::: INPUT RECORDS

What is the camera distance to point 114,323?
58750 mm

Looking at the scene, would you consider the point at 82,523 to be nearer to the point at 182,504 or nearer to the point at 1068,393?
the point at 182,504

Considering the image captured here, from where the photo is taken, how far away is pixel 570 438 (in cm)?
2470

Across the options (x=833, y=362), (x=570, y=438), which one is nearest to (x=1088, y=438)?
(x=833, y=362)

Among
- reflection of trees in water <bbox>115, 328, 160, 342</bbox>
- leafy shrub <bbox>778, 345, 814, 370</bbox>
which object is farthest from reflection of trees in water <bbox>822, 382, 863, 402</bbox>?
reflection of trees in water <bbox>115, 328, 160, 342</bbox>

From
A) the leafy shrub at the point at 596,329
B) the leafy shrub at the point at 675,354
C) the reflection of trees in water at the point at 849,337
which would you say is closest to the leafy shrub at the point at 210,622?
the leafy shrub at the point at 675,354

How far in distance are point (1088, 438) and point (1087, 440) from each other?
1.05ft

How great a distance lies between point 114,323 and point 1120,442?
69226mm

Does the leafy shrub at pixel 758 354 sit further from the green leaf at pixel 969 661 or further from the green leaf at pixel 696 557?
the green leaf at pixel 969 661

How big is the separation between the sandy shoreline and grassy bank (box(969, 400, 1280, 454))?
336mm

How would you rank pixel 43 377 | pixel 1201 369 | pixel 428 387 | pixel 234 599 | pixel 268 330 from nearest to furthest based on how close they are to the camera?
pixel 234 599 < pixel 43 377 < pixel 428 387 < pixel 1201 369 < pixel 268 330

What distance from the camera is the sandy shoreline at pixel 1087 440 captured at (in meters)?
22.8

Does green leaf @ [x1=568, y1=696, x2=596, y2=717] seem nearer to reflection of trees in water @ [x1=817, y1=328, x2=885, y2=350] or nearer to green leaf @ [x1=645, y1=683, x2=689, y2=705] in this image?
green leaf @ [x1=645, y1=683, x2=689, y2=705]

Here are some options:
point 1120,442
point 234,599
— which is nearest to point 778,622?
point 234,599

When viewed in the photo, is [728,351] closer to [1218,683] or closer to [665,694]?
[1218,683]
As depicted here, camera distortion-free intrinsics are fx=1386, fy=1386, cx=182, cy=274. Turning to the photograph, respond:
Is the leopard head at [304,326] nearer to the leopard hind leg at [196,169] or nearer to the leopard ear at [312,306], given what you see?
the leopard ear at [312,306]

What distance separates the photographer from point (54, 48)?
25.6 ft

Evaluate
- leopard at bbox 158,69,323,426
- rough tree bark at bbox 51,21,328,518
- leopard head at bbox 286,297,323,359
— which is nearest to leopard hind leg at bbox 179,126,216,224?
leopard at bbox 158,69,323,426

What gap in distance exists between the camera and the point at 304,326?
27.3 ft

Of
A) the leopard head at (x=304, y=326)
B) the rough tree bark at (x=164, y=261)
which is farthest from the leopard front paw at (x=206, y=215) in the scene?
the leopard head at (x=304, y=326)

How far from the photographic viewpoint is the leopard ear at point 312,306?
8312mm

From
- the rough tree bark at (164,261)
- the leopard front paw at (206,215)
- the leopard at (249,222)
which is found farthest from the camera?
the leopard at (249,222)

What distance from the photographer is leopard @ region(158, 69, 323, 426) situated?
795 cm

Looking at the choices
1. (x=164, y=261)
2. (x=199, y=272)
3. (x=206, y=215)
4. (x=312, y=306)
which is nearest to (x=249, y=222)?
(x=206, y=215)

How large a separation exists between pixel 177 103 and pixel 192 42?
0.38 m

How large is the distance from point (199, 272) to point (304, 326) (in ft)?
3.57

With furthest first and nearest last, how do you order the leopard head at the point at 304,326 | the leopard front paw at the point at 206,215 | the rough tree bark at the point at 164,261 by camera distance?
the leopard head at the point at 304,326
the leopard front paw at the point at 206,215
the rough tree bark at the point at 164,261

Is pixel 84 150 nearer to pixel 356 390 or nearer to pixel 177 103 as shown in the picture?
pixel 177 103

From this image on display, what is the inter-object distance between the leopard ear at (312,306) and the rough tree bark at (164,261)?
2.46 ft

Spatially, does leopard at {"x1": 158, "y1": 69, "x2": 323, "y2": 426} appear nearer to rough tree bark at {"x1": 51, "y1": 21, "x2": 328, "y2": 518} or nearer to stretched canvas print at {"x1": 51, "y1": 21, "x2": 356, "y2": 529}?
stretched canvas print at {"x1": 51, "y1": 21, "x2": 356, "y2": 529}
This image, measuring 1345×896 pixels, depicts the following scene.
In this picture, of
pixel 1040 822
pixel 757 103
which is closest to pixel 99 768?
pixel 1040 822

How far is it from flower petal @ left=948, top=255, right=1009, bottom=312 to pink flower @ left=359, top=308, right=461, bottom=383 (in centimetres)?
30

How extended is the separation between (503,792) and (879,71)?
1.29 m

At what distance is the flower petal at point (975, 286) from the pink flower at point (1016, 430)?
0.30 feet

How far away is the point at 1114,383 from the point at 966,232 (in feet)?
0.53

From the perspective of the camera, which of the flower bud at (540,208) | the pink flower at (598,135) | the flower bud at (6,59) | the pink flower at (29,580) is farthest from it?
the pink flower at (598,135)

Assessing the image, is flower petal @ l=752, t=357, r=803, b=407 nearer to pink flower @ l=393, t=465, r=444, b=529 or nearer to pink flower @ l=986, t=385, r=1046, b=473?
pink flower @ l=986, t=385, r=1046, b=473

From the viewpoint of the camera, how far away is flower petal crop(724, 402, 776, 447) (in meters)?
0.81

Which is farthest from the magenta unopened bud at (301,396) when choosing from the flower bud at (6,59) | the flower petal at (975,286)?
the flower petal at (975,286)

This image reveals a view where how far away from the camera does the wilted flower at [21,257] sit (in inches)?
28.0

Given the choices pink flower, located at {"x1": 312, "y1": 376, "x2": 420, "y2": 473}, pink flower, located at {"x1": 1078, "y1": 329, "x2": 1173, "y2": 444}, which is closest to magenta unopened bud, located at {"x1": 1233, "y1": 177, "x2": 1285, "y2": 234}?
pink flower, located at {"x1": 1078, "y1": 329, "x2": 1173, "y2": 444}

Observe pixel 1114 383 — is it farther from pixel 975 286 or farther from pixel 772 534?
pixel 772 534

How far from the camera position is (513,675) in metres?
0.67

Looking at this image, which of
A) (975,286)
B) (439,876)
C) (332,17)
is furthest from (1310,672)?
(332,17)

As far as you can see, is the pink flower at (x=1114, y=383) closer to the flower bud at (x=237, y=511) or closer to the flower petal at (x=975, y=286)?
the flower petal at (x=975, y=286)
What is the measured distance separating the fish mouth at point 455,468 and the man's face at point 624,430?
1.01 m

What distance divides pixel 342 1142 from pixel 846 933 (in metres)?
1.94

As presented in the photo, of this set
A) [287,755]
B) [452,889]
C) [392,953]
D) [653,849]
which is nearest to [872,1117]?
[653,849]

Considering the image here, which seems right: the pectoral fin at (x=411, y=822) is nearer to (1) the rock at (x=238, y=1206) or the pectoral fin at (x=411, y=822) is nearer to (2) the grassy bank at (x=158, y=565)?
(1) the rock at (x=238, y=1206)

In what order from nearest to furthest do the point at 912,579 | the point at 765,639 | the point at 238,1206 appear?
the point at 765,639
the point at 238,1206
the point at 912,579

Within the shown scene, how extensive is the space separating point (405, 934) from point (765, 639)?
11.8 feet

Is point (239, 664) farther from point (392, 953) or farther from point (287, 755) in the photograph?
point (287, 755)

::::::

Rescale everything from the line containing "Is point (239, 664)" down to the end of the lines. Reproduce each of those lines, leaving the requests unchanged, and multiply every coordinate in the answers by 2.5, rounding to whole numbers with halves rounded up.

Is point (239, 664) farther from point (392, 953) or farther from point (287, 755) in the photograph?
point (718, 1888)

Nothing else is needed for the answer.